In Re American Tissue, Inc.

331 B.R. 169, 2005 Bankr. LEXIS 1962, 45 Bankr. Ct. Dec. (CRR) 137, 2005 WL 2574014
CourtUnited States Bankruptcy Court, D. Delaware
DecidedSeptember 27, 2005
Docket17-12764
StatusPublished
Cited by4 cases

This text of 331 B.R. 169 (In Re American Tissue, Inc.) is published on Counsel Stack Legal Research, covering United States Bankruptcy Court, D. Delaware primary law. Counsel Stack provides free access to over 12 million legal documents including statutes, case law, regulations, and constitutions.

Bluebook
In Re American Tissue, Inc., 331 B.R. 169, 2005 Bankr. LEXIS 1962, 45 Bankr. Ct. Dec. (CRR) 137, 2005 WL 2574014 (Del. 2005).

Opinion

MEMORANDUM OPINION WITH RESPECT TO THE MOTION OF NATIONAL RECOVERY SERVICES, INC. FOR ALLOWANCE AND PAYMENT OF CHAPTER 7 ADMINISTRATIVE EXPENSE 1

WALTER SHAPERO, Bankruptcy Judge.

Before the Court is the motion of National Recovery Systems, Inc. (“NRS”) for allowance and payment of its claimed chapter 7 administrative expense [Docket No. 3748] (the “Motion”). For the reasons set forth below, the Court grants the Motion.

FACTS

NRS’s primary business is tracking and monitoring antitrust class action litigation and seeking contracts with possible members of a class who might be entitled to some recovery whom they assist in preparing and filing claims. For their services, NRS receives compensation in the form of a percentage of any actual monetary recovery. In this case NRS was monitoring the so-called Linerboard antitrust litigation (the “Litigation”). NRS contacted some 2,250 different entities who it thought might be claimants incident to a class action settlement in that case. Among them was the Chapter 7 Trustee (the “Trustee”) of the Debtors, whom NRS contacted in May 2004, close to the Litigation settlement’s extended claims filing deadline of May 15, 2004. The Trustee was not actually aware of the Litigation or any rights the Debtors might have incident to it.

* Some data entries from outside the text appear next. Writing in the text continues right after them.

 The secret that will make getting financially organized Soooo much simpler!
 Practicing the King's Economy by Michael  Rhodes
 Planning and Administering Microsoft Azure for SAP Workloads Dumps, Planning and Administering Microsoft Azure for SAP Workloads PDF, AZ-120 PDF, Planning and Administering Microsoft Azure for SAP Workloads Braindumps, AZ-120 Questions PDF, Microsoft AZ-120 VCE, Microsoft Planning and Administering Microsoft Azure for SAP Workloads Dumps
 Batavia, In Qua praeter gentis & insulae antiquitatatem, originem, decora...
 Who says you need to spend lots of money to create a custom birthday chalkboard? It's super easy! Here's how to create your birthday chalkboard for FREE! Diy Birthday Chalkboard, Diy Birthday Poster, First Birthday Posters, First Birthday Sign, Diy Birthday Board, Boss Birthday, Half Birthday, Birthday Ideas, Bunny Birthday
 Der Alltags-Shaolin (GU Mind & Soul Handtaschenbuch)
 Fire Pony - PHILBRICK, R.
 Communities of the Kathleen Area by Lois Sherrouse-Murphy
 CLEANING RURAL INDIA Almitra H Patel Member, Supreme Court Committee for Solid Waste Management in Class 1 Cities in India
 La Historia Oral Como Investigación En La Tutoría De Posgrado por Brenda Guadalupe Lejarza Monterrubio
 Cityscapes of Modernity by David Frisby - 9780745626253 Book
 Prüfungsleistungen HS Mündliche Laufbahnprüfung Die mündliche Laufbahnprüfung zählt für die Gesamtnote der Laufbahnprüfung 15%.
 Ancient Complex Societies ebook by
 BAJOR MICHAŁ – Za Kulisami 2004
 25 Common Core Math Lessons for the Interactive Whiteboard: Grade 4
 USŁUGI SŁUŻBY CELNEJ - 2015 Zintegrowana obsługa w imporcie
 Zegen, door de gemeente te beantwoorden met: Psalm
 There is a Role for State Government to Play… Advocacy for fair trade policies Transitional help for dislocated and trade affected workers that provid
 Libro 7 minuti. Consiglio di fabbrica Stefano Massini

After consultation with Counsel, reasoning she really had nothing to lose, the Trustee signed a contract with NRS on May 17, 2004 (the “Contract”). The basic contract form had been prepared by NRS, but was augmented by the Trustee’s Counsel’s insertion of a clause requiring bankruptcy court approval of the Contract after notice. The Contract provided that NRS’s compensation would be one-third (1/3) of any recovery. At the time, the May 15, 2004 claims bar date was discussed, as was the fact that the Debtors’ records were such that the Trustee would not and/or could not be helpful or expend estate resources in obtaining the pertinent facts necessary to document the claim (ie., purchases made by the Debtors from the antitrust defendants between October 1, 1993 and November 30, 1995). It was understood that NRS would obtain the necessary information, prepare the claim, etc. It was also discussed and understood that the Trustee would prepare and file any papers necessary to obtain Court approval *172 of the arrangement pursuant to the Contract provision requiring such. 2

As the claims deadline had just expired, a protective, cursory claim was filed almost immediately, and then NRS went about trying to reconstruct the Debtors’ purchases and other data necessary to file a more complete claim. By November 2004, NRS had compiled enough additional information and in fact filed an amended claim on December 2, 2004.

When the Contract was signed, the parties did not know and apparently could not estimate the Debtors’ potential recovery primarily because (1) the extent of Debtors’ purchases from the antitrust defendants was unknown (ie., the amount of the Trustee’s claim), and (2) the number and/or amounts of claims filed by all claimants and allowed against the fixed settlement fund was unclear. The same was likely true at the time of the December 2004 filing of the amended proof of claim.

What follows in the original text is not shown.